CVE-2022-1495: 
vulnerability analysis and mitigation

CVE-2022-1495 is a security vulnerability discovered in Google Chrome on Android prior to version 101.0.4951.41. The vulnerability was reported by Umar Farooq on February 28, 2022, and involves incorrect security UI implementation in the Downloads feature that could allow a remote attacker to spoof the APK downloads dialog through a crafted HTML page (Chrome Release, NVD).

The vulnerability has been assigned a CVSS v3.1 Base Score of 4.3 (MEDIUM) with the vector string CVSS:3.1/AV:N/AC:L/PR:N/UI:R/S:U/C:N/I:L/A:N. It is classified under CWE-290 (Authentication Bypass by Spoofing).
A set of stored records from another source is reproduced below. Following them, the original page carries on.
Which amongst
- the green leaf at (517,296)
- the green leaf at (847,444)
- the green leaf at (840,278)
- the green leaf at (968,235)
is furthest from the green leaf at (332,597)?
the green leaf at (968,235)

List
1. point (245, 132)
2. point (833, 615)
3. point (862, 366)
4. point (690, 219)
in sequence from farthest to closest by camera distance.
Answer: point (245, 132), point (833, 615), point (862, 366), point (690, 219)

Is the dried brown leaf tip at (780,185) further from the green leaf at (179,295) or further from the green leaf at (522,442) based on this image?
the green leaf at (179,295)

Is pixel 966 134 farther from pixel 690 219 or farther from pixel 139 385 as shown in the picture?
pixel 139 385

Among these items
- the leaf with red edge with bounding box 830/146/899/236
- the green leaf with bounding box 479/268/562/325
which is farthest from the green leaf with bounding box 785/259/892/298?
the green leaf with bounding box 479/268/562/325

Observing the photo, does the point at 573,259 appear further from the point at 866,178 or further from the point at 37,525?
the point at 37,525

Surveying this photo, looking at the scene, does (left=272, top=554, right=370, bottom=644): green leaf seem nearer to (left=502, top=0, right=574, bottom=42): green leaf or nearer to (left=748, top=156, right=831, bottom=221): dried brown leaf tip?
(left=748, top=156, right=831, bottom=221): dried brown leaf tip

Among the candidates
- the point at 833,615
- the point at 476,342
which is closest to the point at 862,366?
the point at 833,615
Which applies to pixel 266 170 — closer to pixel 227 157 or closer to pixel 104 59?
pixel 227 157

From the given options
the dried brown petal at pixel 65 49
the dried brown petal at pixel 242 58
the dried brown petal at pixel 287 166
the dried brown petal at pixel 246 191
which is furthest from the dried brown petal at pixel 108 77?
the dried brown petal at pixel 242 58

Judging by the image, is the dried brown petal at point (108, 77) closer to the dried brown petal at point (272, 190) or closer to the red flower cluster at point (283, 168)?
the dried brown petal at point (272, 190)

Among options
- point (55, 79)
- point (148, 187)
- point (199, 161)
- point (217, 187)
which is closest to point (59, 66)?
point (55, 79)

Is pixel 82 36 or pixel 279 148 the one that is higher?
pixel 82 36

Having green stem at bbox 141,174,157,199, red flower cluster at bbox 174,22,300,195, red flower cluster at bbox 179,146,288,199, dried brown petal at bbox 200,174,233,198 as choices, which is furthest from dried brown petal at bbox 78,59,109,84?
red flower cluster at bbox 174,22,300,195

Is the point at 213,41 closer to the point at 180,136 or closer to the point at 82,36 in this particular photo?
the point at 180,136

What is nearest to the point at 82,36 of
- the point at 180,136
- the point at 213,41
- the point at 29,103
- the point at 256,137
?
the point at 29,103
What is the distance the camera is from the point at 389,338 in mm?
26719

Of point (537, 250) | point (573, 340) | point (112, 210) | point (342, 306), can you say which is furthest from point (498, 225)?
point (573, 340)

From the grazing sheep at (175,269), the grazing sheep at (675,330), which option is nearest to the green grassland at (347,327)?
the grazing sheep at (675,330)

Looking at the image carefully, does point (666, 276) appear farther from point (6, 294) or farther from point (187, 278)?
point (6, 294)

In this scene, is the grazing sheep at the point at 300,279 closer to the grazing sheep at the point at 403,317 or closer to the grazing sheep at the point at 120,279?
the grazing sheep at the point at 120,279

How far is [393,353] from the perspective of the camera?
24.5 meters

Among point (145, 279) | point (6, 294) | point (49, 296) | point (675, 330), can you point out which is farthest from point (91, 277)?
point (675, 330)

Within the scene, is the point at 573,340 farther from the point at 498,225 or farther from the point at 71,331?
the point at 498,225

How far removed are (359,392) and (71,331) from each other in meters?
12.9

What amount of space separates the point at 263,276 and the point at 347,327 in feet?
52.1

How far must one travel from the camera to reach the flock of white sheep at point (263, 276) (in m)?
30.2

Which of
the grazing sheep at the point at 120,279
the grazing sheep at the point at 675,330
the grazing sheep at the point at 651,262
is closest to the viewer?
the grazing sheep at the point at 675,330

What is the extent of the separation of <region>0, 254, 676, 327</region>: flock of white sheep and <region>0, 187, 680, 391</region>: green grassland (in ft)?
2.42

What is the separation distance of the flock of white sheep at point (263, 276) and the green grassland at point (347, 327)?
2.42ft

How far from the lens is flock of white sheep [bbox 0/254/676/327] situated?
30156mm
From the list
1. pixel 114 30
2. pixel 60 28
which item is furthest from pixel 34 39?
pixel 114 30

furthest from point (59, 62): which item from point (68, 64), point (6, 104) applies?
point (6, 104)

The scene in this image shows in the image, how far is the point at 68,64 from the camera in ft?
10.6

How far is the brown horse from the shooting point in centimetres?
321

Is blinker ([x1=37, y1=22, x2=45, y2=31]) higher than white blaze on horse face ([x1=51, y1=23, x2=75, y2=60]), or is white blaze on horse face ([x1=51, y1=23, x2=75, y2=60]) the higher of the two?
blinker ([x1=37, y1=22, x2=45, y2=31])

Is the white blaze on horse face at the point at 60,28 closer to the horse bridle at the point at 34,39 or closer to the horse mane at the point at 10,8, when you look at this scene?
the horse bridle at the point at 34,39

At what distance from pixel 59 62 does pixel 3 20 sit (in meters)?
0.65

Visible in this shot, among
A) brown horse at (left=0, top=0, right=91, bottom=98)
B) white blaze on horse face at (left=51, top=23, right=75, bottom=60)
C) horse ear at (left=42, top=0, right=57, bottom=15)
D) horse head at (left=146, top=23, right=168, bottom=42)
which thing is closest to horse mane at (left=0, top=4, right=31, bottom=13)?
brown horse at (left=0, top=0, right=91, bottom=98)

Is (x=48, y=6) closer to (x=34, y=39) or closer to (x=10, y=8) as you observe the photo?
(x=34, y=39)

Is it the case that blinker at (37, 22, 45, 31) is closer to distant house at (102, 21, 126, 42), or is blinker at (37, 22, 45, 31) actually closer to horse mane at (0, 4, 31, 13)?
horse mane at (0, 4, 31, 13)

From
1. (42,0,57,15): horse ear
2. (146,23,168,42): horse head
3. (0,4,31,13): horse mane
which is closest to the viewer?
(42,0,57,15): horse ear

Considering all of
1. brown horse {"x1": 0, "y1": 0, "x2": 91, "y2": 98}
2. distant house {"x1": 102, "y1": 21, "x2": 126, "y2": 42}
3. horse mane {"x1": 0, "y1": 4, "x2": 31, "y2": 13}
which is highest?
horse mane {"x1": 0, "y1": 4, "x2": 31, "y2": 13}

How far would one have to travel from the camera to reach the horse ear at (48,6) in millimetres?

The vulnerability affects Google Chrome on Android devices running versions prior to 101.0.4951.41 (NVD).

The vulnerability could allow remote attackers to spoof the APK downloads dialog, potentially misleading users about the nature or origin of downloaded applications. This could lead to users inadvertently installing malicious applications thinking they are legitimate (NVD).

The vulnerability was patched in Google Chrome version 101.0.4951.41. Users are advised to update their Chrome browser to this version or later to mitigate the risk (Chrome Release, Gentoo Advisory).